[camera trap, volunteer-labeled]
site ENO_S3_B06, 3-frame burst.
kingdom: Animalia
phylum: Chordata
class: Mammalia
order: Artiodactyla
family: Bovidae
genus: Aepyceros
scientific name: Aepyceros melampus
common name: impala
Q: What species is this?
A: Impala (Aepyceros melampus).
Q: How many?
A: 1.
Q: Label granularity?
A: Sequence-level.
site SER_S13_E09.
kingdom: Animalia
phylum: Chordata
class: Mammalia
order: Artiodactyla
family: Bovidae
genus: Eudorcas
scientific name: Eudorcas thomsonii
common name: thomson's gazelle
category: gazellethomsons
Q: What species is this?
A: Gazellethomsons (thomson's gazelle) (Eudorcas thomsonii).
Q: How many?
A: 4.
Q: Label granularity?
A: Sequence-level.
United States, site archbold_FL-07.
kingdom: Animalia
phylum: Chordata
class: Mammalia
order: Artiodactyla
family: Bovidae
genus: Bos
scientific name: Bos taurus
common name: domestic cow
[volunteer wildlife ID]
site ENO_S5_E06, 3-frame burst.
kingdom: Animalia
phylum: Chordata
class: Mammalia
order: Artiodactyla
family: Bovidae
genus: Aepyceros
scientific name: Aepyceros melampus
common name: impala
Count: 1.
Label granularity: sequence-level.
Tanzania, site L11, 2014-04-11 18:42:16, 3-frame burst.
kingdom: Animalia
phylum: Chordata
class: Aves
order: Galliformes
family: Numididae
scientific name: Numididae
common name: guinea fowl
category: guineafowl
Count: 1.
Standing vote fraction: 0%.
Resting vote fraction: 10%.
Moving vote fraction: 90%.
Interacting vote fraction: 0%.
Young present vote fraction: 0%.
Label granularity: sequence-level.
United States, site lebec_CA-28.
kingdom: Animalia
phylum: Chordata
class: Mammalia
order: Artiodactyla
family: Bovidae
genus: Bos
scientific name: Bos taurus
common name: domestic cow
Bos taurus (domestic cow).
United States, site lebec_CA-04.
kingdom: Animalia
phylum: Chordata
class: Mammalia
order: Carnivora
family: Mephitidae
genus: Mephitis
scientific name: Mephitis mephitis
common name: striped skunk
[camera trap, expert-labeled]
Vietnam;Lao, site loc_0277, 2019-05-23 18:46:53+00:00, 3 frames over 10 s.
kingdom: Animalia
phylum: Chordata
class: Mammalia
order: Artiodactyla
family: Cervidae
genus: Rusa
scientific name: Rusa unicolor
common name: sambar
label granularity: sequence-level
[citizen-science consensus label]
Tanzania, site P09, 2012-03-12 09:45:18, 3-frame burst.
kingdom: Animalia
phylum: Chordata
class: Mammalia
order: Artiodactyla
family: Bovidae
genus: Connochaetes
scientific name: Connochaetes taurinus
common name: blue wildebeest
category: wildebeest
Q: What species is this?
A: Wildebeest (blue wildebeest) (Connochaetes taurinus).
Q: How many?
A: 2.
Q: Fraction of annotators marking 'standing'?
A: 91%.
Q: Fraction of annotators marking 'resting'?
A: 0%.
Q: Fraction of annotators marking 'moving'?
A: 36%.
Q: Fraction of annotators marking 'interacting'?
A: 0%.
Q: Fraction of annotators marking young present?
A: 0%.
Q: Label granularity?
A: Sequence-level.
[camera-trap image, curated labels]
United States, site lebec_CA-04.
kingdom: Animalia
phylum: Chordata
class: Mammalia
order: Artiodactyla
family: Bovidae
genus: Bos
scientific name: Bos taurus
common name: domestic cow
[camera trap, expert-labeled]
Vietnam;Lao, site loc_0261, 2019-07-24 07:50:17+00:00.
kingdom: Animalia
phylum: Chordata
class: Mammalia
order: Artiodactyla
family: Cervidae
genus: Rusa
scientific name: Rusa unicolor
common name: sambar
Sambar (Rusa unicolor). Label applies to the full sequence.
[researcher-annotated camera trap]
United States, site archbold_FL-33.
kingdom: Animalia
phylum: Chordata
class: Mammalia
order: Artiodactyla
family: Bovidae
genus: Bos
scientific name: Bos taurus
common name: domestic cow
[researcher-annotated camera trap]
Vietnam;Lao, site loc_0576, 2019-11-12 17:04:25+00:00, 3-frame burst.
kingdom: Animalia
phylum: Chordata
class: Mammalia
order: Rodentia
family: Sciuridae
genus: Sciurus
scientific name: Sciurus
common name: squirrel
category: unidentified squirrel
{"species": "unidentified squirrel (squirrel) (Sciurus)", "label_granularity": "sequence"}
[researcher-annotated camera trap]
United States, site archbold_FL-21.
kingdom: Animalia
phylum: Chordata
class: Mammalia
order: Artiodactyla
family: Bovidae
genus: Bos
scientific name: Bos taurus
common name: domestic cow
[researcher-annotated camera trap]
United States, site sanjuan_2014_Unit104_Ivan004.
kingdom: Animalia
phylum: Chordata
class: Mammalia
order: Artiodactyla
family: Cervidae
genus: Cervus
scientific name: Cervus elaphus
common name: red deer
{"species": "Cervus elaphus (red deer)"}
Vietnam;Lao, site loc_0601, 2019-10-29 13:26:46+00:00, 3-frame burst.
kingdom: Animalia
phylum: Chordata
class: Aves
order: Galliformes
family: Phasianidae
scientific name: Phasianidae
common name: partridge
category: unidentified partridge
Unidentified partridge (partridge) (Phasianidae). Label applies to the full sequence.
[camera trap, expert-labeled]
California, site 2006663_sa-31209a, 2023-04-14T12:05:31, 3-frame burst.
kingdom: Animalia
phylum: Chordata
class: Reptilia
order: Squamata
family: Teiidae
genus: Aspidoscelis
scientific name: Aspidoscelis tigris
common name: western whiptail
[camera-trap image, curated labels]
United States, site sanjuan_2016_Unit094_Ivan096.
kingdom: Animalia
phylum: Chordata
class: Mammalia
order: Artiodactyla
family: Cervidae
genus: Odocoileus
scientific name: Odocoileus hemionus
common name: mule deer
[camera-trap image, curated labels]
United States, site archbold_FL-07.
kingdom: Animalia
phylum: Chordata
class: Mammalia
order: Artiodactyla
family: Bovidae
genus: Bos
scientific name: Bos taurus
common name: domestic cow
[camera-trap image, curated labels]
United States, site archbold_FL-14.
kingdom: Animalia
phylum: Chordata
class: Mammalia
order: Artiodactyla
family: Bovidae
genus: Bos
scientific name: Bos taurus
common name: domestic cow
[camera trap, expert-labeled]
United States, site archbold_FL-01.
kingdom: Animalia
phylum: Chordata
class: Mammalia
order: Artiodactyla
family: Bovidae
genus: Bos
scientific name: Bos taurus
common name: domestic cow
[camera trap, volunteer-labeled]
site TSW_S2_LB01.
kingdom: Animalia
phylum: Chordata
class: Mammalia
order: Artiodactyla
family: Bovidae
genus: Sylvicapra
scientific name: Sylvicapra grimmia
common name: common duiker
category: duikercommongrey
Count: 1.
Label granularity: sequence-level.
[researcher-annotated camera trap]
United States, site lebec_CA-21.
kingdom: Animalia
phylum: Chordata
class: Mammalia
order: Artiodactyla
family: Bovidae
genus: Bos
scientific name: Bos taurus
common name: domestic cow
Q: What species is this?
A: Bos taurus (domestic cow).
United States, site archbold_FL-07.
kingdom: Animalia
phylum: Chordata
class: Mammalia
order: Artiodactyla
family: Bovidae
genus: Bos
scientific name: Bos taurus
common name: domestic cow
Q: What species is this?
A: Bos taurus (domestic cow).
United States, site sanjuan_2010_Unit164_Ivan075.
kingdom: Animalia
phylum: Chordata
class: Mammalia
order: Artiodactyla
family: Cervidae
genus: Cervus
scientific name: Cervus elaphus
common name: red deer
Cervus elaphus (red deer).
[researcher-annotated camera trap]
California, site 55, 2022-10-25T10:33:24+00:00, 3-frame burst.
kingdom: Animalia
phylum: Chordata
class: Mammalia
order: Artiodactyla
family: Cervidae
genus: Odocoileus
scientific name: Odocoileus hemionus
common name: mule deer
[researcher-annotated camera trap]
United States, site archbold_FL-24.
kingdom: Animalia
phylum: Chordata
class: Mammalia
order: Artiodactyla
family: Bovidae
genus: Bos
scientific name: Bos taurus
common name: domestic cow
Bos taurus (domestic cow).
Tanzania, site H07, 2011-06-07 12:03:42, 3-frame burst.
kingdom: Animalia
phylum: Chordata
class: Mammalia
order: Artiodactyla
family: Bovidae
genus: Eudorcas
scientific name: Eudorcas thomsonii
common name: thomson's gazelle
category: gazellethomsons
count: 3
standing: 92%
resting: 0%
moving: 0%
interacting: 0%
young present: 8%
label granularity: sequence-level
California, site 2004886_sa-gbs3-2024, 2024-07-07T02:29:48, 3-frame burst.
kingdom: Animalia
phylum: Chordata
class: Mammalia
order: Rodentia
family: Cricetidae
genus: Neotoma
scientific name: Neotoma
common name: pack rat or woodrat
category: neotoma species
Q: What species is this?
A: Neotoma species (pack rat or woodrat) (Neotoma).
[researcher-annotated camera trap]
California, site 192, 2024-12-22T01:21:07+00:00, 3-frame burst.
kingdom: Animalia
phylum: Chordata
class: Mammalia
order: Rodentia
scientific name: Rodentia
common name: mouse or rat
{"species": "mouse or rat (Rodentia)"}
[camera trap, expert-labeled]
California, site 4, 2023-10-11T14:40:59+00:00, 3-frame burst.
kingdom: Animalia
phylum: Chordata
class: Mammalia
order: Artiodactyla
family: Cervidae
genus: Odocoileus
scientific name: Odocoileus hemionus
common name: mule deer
---
** What is required **
Whenever the word "annotators" shows up in a line of the entries above, copy that line.

** Response **
Q: Fraction of annotators marking 'standing'?
Q: Fraction of annotators marking 'resting'?
Q: Fraction of annotators marking 'moving'?
Q: Fraction of annotators marking 'interacting'?
Q: Fraction of annotators marking young present?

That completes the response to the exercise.